On selling a pen at 5% loss and a book at 15% gain, Karim gains Rs. 7. If he…
2025
On selling a pen at 5% loss and a book at 15% gain, Karim gains Rs. 7. If he sells the pen at 5% gain and the book at 10% gain, he gains Rs. 13. What is the cost price of the book in Rupees?
- A.
80
- B.
85
- C.
100
- D.
95
Attempted by 4 students.
Show answer & explanation
Correct answer: A
Concept: When two items are sold together under two different profit/loss scenarios, each scenario's total rupee gain gives one linear equation in the two unknown cost prices — a loss contributes a negative percentage-of-cost-price term and a gain a positive one. Two such equations in two unknowns can be solved by elimination: add or subtract them to cancel one variable and isolate the other.
Setting up the equations:
Let P = cost price of the pen and b = cost price of the book.
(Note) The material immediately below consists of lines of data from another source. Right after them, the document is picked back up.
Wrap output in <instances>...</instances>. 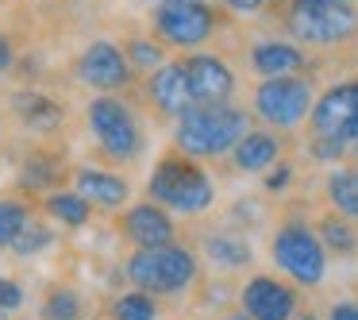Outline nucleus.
I'll use <instances>...</instances> for the list:
<instances>
[{
  "label": "nucleus",
  "instance_id": "f257e3e1",
  "mask_svg": "<svg viewBox=\"0 0 358 320\" xmlns=\"http://www.w3.org/2000/svg\"><path fill=\"white\" fill-rule=\"evenodd\" d=\"M250 132V112L235 101L227 104H193L178 116L173 143L178 151L193 158H224L235 151V143Z\"/></svg>",
  "mask_w": 358,
  "mask_h": 320
},
{
  "label": "nucleus",
  "instance_id": "f03ea898",
  "mask_svg": "<svg viewBox=\"0 0 358 320\" xmlns=\"http://www.w3.org/2000/svg\"><path fill=\"white\" fill-rule=\"evenodd\" d=\"M147 193L162 209L185 212V216L208 212L212 201H216V186H212L208 170L201 166V158L185 155V151H170V155L158 158L155 174L147 181Z\"/></svg>",
  "mask_w": 358,
  "mask_h": 320
},
{
  "label": "nucleus",
  "instance_id": "7ed1b4c3",
  "mask_svg": "<svg viewBox=\"0 0 358 320\" xmlns=\"http://www.w3.org/2000/svg\"><path fill=\"white\" fill-rule=\"evenodd\" d=\"M227 24V8L224 4H208V0H158L150 8V32L178 50H196L208 47Z\"/></svg>",
  "mask_w": 358,
  "mask_h": 320
},
{
  "label": "nucleus",
  "instance_id": "20e7f679",
  "mask_svg": "<svg viewBox=\"0 0 358 320\" xmlns=\"http://www.w3.org/2000/svg\"><path fill=\"white\" fill-rule=\"evenodd\" d=\"M281 27L301 47H343L358 39L355 4H316V0H285Z\"/></svg>",
  "mask_w": 358,
  "mask_h": 320
},
{
  "label": "nucleus",
  "instance_id": "39448f33",
  "mask_svg": "<svg viewBox=\"0 0 358 320\" xmlns=\"http://www.w3.org/2000/svg\"><path fill=\"white\" fill-rule=\"evenodd\" d=\"M85 120H89V132H93L96 147L108 162H135L143 151V127H139V116L135 109L116 93H101L89 101L85 109Z\"/></svg>",
  "mask_w": 358,
  "mask_h": 320
},
{
  "label": "nucleus",
  "instance_id": "423d86ee",
  "mask_svg": "<svg viewBox=\"0 0 358 320\" xmlns=\"http://www.w3.org/2000/svg\"><path fill=\"white\" fill-rule=\"evenodd\" d=\"M316 104V85L304 74H285V78H262L250 93V112L273 132H293L312 116Z\"/></svg>",
  "mask_w": 358,
  "mask_h": 320
},
{
  "label": "nucleus",
  "instance_id": "0eeeda50",
  "mask_svg": "<svg viewBox=\"0 0 358 320\" xmlns=\"http://www.w3.org/2000/svg\"><path fill=\"white\" fill-rule=\"evenodd\" d=\"M201 274V263L189 247H139L127 258V278L147 293H185Z\"/></svg>",
  "mask_w": 358,
  "mask_h": 320
},
{
  "label": "nucleus",
  "instance_id": "6e6552de",
  "mask_svg": "<svg viewBox=\"0 0 358 320\" xmlns=\"http://www.w3.org/2000/svg\"><path fill=\"white\" fill-rule=\"evenodd\" d=\"M270 255H273V266L281 274L296 281V286H320L327 274V247L320 239L316 228L301 224V220H289L273 232L270 239Z\"/></svg>",
  "mask_w": 358,
  "mask_h": 320
},
{
  "label": "nucleus",
  "instance_id": "1a4fd4ad",
  "mask_svg": "<svg viewBox=\"0 0 358 320\" xmlns=\"http://www.w3.org/2000/svg\"><path fill=\"white\" fill-rule=\"evenodd\" d=\"M73 78L81 85H89L93 93H124L135 81V70L127 62V55L120 50V43L93 39L73 62Z\"/></svg>",
  "mask_w": 358,
  "mask_h": 320
},
{
  "label": "nucleus",
  "instance_id": "9d476101",
  "mask_svg": "<svg viewBox=\"0 0 358 320\" xmlns=\"http://www.w3.org/2000/svg\"><path fill=\"white\" fill-rule=\"evenodd\" d=\"M308 127L312 135H327V139H339L350 147L358 139V78L324 89L312 104Z\"/></svg>",
  "mask_w": 358,
  "mask_h": 320
},
{
  "label": "nucleus",
  "instance_id": "9b49d317",
  "mask_svg": "<svg viewBox=\"0 0 358 320\" xmlns=\"http://www.w3.org/2000/svg\"><path fill=\"white\" fill-rule=\"evenodd\" d=\"M181 62H185V74H189L193 104H227V101H235L239 78H235V70L220 55L189 50V55H181Z\"/></svg>",
  "mask_w": 358,
  "mask_h": 320
},
{
  "label": "nucleus",
  "instance_id": "f8f14e48",
  "mask_svg": "<svg viewBox=\"0 0 358 320\" xmlns=\"http://www.w3.org/2000/svg\"><path fill=\"white\" fill-rule=\"evenodd\" d=\"M239 305L255 320H293L296 316V289L281 278H270V274H255L239 289Z\"/></svg>",
  "mask_w": 358,
  "mask_h": 320
},
{
  "label": "nucleus",
  "instance_id": "ddd939ff",
  "mask_svg": "<svg viewBox=\"0 0 358 320\" xmlns=\"http://www.w3.org/2000/svg\"><path fill=\"white\" fill-rule=\"evenodd\" d=\"M143 93H147L150 109L166 120H178L185 109H193V93H189V74L185 62L173 58V62H162L155 74H147L143 81Z\"/></svg>",
  "mask_w": 358,
  "mask_h": 320
},
{
  "label": "nucleus",
  "instance_id": "4468645a",
  "mask_svg": "<svg viewBox=\"0 0 358 320\" xmlns=\"http://www.w3.org/2000/svg\"><path fill=\"white\" fill-rule=\"evenodd\" d=\"M120 232H124L135 247H170V243L178 239V228H173V220H170V209H162L158 201L127 209L124 220H120Z\"/></svg>",
  "mask_w": 358,
  "mask_h": 320
},
{
  "label": "nucleus",
  "instance_id": "2eb2a0df",
  "mask_svg": "<svg viewBox=\"0 0 358 320\" xmlns=\"http://www.w3.org/2000/svg\"><path fill=\"white\" fill-rule=\"evenodd\" d=\"M247 66L258 78H285V74H304L312 62L296 39H262L247 50Z\"/></svg>",
  "mask_w": 358,
  "mask_h": 320
},
{
  "label": "nucleus",
  "instance_id": "dca6fc26",
  "mask_svg": "<svg viewBox=\"0 0 358 320\" xmlns=\"http://www.w3.org/2000/svg\"><path fill=\"white\" fill-rule=\"evenodd\" d=\"M281 151H285V143H281V135L273 127H250L227 158H231V166L239 174H266L281 158Z\"/></svg>",
  "mask_w": 358,
  "mask_h": 320
},
{
  "label": "nucleus",
  "instance_id": "f3484780",
  "mask_svg": "<svg viewBox=\"0 0 358 320\" xmlns=\"http://www.w3.org/2000/svg\"><path fill=\"white\" fill-rule=\"evenodd\" d=\"M73 186H78V193L85 197V201L101 204V209H120V204L131 197V186H127L120 174H108V170H89V166H81V170H73Z\"/></svg>",
  "mask_w": 358,
  "mask_h": 320
},
{
  "label": "nucleus",
  "instance_id": "a211bd4d",
  "mask_svg": "<svg viewBox=\"0 0 358 320\" xmlns=\"http://www.w3.org/2000/svg\"><path fill=\"white\" fill-rule=\"evenodd\" d=\"M201 251L216 270H247L255 263V251L243 235H231V232H212L201 239Z\"/></svg>",
  "mask_w": 358,
  "mask_h": 320
},
{
  "label": "nucleus",
  "instance_id": "6ab92c4d",
  "mask_svg": "<svg viewBox=\"0 0 358 320\" xmlns=\"http://www.w3.org/2000/svg\"><path fill=\"white\" fill-rule=\"evenodd\" d=\"M12 109H16V116L24 120V127H31V132H55L66 116L62 104L43 97V93H16L12 97Z\"/></svg>",
  "mask_w": 358,
  "mask_h": 320
},
{
  "label": "nucleus",
  "instance_id": "aec40b11",
  "mask_svg": "<svg viewBox=\"0 0 358 320\" xmlns=\"http://www.w3.org/2000/svg\"><path fill=\"white\" fill-rule=\"evenodd\" d=\"M327 201L335 212H343L347 220H358V170L335 166L327 174Z\"/></svg>",
  "mask_w": 358,
  "mask_h": 320
},
{
  "label": "nucleus",
  "instance_id": "412c9836",
  "mask_svg": "<svg viewBox=\"0 0 358 320\" xmlns=\"http://www.w3.org/2000/svg\"><path fill=\"white\" fill-rule=\"evenodd\" d=\"M43 209L50 212V216L58 220V224H66V228H81L89 220V212H93V201H85V197L78 193V189H55V193L43 201Z\"/></svg>",
  "mask_w": 358,
  "mask_h": 320
},
{
  "label": "nucleus",
  "instance_id": "4be33fe9",
  "mask_svg": "<svg viewBox=\"0 0 358 320\" xmlns=\"http://www.w3.org/2000/svg\"><path fill=\"white\" fill-rule=\"evenodd\" d=\"M124 55H127V62H131L135 74H155L158 66L166 62V43L158 39L155 32L135 35V39H124Z\"/></svg>",
  "mask_w": 358,
  "mask_h": 320
},
{
  "label": "nucleus",
  "instance_id": "5701e85b",
  "mask_svg": "<svg viewBox=\"0 0 358 320\" xmlns=\"http://www.w3.org/2000/svg\"><path fill=\"white\" fill-rule=\"evenodd\" d=\"M58 178H62V158L47 155V151H35V155L24 162L20 189H27V193H39V189H50Z\"/></svg>",
  "mask_w": 358,
  "mask_h": 320
},
{
  "label": "nucleus",
  "instance_id": "b1692460",
  "mask_svg": "<svg viewBox=\"0 0 358 320\" xmlns=\"http://www.w3.org/2000/svg\"><path fill=\"white\" fill-rule=\"evenodd\" d=\"M316 232H320V239H324V247L335 251V255H355L358 251V235H355V228H350V220L343 216V212L320 216Z\"/></svg>",
  "mask_w": 358,
  "mask_h": 320
},
{
  "label": "nucleus",
  "instance_id": "393cba45",
  "mask_svg": "<svg viewBox=\"0 0 358 320\" xmlns=\"http://www.w3.org/2000/svg\"><path fill=\"white\" fill-rule=\"evenodd\" d=\"M31 224V209L24 201H0V251H12V243L20 239V232Z\"/></svg>",
  "mask_w": 358,
  "mask_h": 320
},
{
  "label": "nucleus",
  "instance_id": "a878e982",
  "mask_svg": "<svg viewBox=\"0 0 358 320\" xmlns=\"http://www.w3.org/2000/svg\"><path fill=\"white\" fill-rule=\"evenodd\" d=\"M158 316V301L147 289H135V293H120L112 301V320H155Z\"/></svg>",
  "mask_w": 358,
  "mask_h": 320
},
{
  "label": "nucleus",
  "instance_id": "bb28decb",
  "mask_svg": "<svg viewBox=\"0 0 358 320\" xmlns=\"http://www.w3.org/2000/svg\"><path fill=\"white\" fill-rule=\"evenodd\" d=\"M43 320H78L81 316V297L73 293V289H55V293H47V301H43Z\"/></svg>",
  "mask_w": 358,
  "mask_h": 320
},
{
  "label": "nucleus",
  "instance_id": "cd10ccee",
  "mask_svg": "<svg viewBox=\"0 0 358 320\" xmlns=\"http://www.w3.org/2000/svg\"><path fill=\"white\" fill-rule=\"evenodd\" d=\"M50 243H55V232H50L47 224H39V220H31V224L20 232V239L12 243V251H16L20 258H31V255H39V251H47Z\"/></svg>",
  "mask_w": 358,
  "mask_h": 320
},
{
  "label": "nucleus",
  "instance_id": "c85d7f7f",
  "mask_svg": "<svg viewBox=\"0 0 358 320\" xmlns=\"http://www.w3.org/2000/svg\"><path fill=\"white\" fill-rule=\"evenodd\" d=\"M308 155L316 158V162H339L343 155H350V147H347V143H339V139H327V135H312Z\"/></svg>",
  "mask_w": 358,
  "mask_h": 320
},
{
  "label": "nucleus",
  "instance_id": "c756f323",
  "mask_svg": "<svg viewBox=\"0 0 358 320\" xmlns=\"http://www.w3.org/2000/svg\"><path fill=\"white\" fill-rule=\"evenodd\" d=\"M20 305H24V289H20V281L0 278V312H16Z\"/></svg>",
  "mask_w": 358,
  "mask_h": 320
},
{
  "label": "nucleus",
  "instance_id": "7c9ffc66",
  "mask_svg": "<svg viewBox=\"0 0 358 320\" xmlns=\"http://www.w3.org/2000/svg\"><path fill=\"white\" fill-rule=\"evenodd\" d=\"M12 66H16V43L8 32H0V78H8Z\"/></svg>",
  "mask_w": 358,
  "mask_h": 320
},
{
  "label": "nucleus",
  "instance_id": "2f4dec72",
  "mask_svg": "<svg viewBox=\"0 0 358 320\" xmlns=\"http://www.w3.org/2000/svg\"><path fill=\"white\" fill-rule=\"evenodd\" d=\"M227 12H235V16H255V12L270 8V0H220Z\"/></svg>",
  "mask_w": 358,
  "mask_h": 320
},
{
  "label": "nucleus",
  "instance_id": "473e14b6",
  "mask_svg": "<svg viewBox=\"0 0 358 320\" xmlns=\"http://www.w3.org/2000/svg\"><path fill=\"white\" fill-rule=\"evenodd\" d=\"M289 181H293V166L289 162H281L278 166V174H270V178H266V189H270V193H278V189H285Z\"/></svg>",
  "mask_w": 358,
  "mask_h": 320
},
{
  "label": "nucleus",
  "instance_id": "72a5a7b5",
  "mask_svg": "<svg viewBox=\"0 0 358 320\" xmlns=\"http://www.w3.org/2000/svg\"><path fill=\"white\" fill-rule=\"evenodd\" d=\"M327 320H358V301H335Z\"/></svg>",
  "mask_w": 358,
  "mask_h": 320
},
{
  "label": "nucleus",
  "instance_id": "f704fd0d",
  "mask_svg": "<svg viewBox=\"0 0 358 320\" xmlns=\"http://www.w3.org/2000/svg\"><path fill=\"white\" fill-rule=\"evenodd\" d=\"M224 320H255V316H250V312H243V309H239V312H227Z\"/></svg>",
  "mask_w": 358,
  "mask_h": 320
},
{
  "label": "nucleus",
  "instance_id": "c9c22d12",
  "mask_svg": "<svg viewBox=\"0 0 358 320\" xmlns=\"http://www.w3.org/2000/svg\"><path fill=\"white\" fill-rule=\"evenodd\" d=\"M293 320H320V316H316V312H296Z\"/></svg>",
  "mask_w": 358,
  "mask_h": 320
},
{
  "label": "nucleus",
  "instance_id": "e433bc0d",
  "mask_svg": "<svg viewBox=\"0 0 358 320\" xmlns=\"http://www.w3.org/2000/svg\"><path fill=\"white\" fill-rule=\"evenodd\" d=\"M316 4H355V0H316Z\"/></svg>",
  "mask_w": 358,
  "mask_h": 320
},
{
  "label": "nucleus",
  "instance_id": "4c0bfd02",
  "mask_svg": "<svg viewBox=\"0 0 358 320\" xmlns=\"http://www.w3.org/2000/svg\"><path fill=\"white\" fill-rule=\"evenodd\" d=\"M350 158H355V162H358V139L350 143Z\"/></svg>",
  "mask_w": 358,
  "mask_h": 320
},
{
  "label": "nucleus",
  "instance_id": "58836bf2",
  "mask_svg": "<svg viewBox=\"0 0 358 320\" xmlns=\"http://www.w3.org/2000/svg\"><path fill=\"white\" fill-rule=\"evenodd\" d=\"M0 320H4V312H0Z\"/></svg>",
  "mask_w": 358,
  "mask_h": 320
},
{
  "label": "nucleus",
  "instance_id": "ea45409f",
  "mask_svg": "<svg viewBox=\"0 0 358 320\" xmlns=\"http://www.w3.org/2000/svg\"><path fill=\"white\" fill-rule=\"evenodd\" d=\"M355 170H358V166H355Z\"/></svg>",
  "mask_w": 358,
  "mask_h": 320
}]
</instances>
First sale: pen at 5% loss and book at 15% gain gives a total gain of Rs. 7, so −0.05P + 0.15b = 7 (Equation 1).
Second sale: pen at 5% gain and book at 10% gain gives a total gain of Rs. 13, so 0.05P + 0.10b = 13 (Equation 2).
Adding Equation 1 and Equation 2 cancels the pen's terms (−0.05P and +0.05P) exactly, leaving 0.25b = 20.
Solving, b = 20 ÷ 0.25 = Rs. 80.
Cross-check: substitute b = 80 into Equation 2: 0.05P + 0.10(80) = 13, so 0.05P = 5 and P = 100. Checking in Equation 1: −0.05(100) + 0.15(80) = −5 + 12 = 7, which matches. Both equations hold, confirming the book's cost price is Rs. 80 (and the pen's cost price is Rs. 100).